Die Ampel mag eine schwierige Konstellation für die FDP gewesen sein. Doch statt mit den anderen gemeinsam nach Lösungen zu suchen, haben die Liberalen in hohem Maße den Streit und die Paralyse bis zum Bruch der Regierung mitzuverantworten. Dafür hat sie die Quittung bekommen. Viele Menschen haben nicht mehr geglaubt, dass die FDP in der Lage ist, sich konstruktiv in eine womöglich wieder komplizierte Regierung einzubringen.
Der Wiederaufstieg und Fall der FDP lassen sich in zwei Worten zusammenfassen: Christian Lindner. Er hat die Partei mehr als elf Jahre geführt. Ohne ihn hätte es die FDP nach dem Ausscheiden aus dem Bundestag im Jahr 2013 vier Jahre später nicht wieder in den Bundestag geschafft. Lindner ist der vielleicht beste politische Redner seiner Generation. Ein guter Regierungspolitiker ist er aber nicht. Dieses Drama hat die FDP bereits bei Guido Westerwelle erlebt. Jetzt hat es sich wiederholt. Lindner könnte in einem Kinofilm hervorragend einen Staatsmann spielen. Er ist nur keiner.

# [VORLIEGENDES MATERIAL]
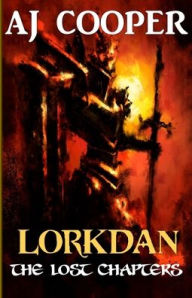 Title: Lorkdan: The Lost Chapters, Author: Aj Cooper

# [AUFGABENSTELLUNG]
Schreiben Sie den Textauszug über die FDP im Anschluss an seinen letzten Satz weiter. Die Zeilen stehen in keinem Zusammenhang mit dem Textauszug.

# [ERWARTETE ANTWORT]
Mit Christian Dürr hat die FDP nun jemanden für den Vorsitz gefunden, der erst einmal dafür sorgen kann, dass die Partei nicht auseinanderfliegt. Mit dem sympathischen Niedersachsen kommen alle Parteiflügel klar. Nur: Ein bloßer innerparteilicher Kompromisskandidat begeistert eben auch nicht. Und: Dürr hat eben anders als Lindner nicht die Fähigkeit, in der Zeit außerhalb des Parlaments die Partei im Alleingang in der Öffentlichkeit zu halten. Mit jeder weiteren Wahlniederlage wird es für die FDP schwerer werden, überhaupt noch Menschen für sich zu interessieren. Eine liberale Partei ist gut für Deutschland. Doch wenn nicht ein mittleres Wunder geschieht, steuert die FDP auf ein schwarzes Loch zu.